SAS Institute held its 24th annual analyst summit last week in Steamboat Springs, Colorado. The 37-year-old privately held company is a key player in big data analytics, and company executives showed off their latest developments and product roadmaps. In particular, LASR Analytical Server and Visual Analytics 6.2, which is due to be released this summer, are critical to SAS’ ability to secure and expand its role as a preeminent analytics vendor in the big data era.
For SAS, the competitive advantage in Big Data rests in predictive analytics, and according to our benchmark research into predictive analytics, 55 percent of businesses say the challenge of architectural integration is a top obstacle to rolling out predictive analytics in the organization. Integration of analytics is particularly daunting in a big-data-driven world, since analytics processing has traditionally taken place on a platform separate from where the data is stored, but now they must be combined. How data is moved into parallelized systems and how analytics are consumed by business users are key questions in the market today that SAS is looking to address with its LASR and Visual Analytics.
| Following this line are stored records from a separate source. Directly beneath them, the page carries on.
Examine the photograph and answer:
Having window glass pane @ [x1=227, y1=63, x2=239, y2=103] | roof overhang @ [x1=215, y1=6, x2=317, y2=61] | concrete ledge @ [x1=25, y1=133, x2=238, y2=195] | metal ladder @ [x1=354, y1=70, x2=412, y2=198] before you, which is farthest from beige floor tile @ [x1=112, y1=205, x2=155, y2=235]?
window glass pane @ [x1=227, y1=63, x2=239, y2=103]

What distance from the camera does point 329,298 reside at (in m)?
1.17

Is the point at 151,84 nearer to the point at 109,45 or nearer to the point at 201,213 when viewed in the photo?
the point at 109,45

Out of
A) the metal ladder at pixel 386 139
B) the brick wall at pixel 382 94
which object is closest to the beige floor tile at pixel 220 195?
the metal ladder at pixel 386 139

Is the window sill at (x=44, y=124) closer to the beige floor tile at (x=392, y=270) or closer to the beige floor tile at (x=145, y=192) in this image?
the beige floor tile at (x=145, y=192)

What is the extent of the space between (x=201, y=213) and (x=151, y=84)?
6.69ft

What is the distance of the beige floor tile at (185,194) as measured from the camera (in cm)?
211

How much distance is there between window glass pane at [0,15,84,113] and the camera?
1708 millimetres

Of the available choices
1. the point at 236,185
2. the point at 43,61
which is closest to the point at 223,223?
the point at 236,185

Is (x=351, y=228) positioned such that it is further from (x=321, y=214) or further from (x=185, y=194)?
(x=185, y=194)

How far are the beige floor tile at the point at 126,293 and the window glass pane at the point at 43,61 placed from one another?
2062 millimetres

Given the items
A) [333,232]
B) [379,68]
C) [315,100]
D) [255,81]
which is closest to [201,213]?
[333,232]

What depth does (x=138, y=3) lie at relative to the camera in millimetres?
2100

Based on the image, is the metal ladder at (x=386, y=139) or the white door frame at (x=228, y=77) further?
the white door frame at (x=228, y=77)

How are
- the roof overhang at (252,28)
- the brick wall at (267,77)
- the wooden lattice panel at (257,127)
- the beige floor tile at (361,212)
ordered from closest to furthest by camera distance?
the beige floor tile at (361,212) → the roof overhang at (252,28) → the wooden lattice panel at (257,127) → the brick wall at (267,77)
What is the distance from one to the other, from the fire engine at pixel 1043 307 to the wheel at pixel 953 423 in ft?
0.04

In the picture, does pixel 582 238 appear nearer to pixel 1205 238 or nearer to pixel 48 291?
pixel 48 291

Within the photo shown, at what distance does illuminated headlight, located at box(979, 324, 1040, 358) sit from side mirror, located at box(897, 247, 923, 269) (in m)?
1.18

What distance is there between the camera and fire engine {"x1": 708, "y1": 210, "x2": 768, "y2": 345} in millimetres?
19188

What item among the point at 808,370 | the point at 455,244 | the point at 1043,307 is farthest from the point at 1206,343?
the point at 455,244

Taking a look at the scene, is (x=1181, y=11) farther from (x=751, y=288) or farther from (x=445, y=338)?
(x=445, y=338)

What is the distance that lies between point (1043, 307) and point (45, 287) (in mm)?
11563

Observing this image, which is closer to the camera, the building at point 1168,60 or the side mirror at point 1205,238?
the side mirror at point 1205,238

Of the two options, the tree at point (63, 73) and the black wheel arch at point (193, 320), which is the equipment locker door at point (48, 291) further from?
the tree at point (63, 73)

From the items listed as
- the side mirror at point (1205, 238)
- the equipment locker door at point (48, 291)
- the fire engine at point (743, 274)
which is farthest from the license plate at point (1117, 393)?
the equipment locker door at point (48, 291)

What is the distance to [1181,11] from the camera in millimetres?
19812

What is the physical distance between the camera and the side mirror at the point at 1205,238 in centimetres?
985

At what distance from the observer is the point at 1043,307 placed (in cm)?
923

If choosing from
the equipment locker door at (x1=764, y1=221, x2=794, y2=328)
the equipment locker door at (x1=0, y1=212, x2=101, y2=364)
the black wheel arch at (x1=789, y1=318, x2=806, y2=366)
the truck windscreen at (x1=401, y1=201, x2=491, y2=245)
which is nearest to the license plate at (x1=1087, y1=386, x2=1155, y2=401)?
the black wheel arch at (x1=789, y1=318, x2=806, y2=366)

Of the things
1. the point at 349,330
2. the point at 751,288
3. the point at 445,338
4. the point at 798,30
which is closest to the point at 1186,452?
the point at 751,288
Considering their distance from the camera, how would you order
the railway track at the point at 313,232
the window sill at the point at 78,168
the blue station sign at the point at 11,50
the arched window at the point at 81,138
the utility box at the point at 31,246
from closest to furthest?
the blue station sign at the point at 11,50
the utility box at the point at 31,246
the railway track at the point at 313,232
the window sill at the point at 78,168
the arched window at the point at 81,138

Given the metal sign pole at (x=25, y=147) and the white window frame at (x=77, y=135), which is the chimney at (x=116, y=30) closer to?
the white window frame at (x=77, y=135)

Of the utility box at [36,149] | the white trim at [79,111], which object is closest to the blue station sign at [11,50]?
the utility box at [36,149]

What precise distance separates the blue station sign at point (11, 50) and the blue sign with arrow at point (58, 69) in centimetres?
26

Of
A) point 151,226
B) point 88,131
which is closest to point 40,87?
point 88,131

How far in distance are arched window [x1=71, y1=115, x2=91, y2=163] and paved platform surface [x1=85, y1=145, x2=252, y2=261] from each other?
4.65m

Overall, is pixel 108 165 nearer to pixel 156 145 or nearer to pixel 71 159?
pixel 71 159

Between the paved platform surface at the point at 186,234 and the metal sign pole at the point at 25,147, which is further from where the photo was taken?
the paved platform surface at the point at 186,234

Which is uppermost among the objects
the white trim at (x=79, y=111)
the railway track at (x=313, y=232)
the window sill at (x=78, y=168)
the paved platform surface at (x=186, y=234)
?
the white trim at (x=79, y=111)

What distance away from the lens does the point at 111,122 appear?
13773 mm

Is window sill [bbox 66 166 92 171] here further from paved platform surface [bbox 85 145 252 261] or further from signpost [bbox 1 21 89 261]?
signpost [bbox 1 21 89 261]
Jim Goodnight, the company’s founder and plainspoken CEO, says he saw the industry changing a few years ago. He speaks of a large bank doing a heavy analytical risk computation that took upwards of 18 hours, which meant that the results of the computation were not ready in time for the next trading day. To gain competitive advantage, the time window needed to be reduced, but running the analytics in a serialized fashion was a limiting factor. This led SAS to begin parallelizing the company’s workhorse procedures, some of which were first developed upwards of 30 years ago. Goodnight also discussed the fact that building these parallelizing statistical models is no easy task. One of the biggest hurdles is getting the mathematicians and data scientists that are building these elaborate models to think in terms of the new parallelized architectural paradigm.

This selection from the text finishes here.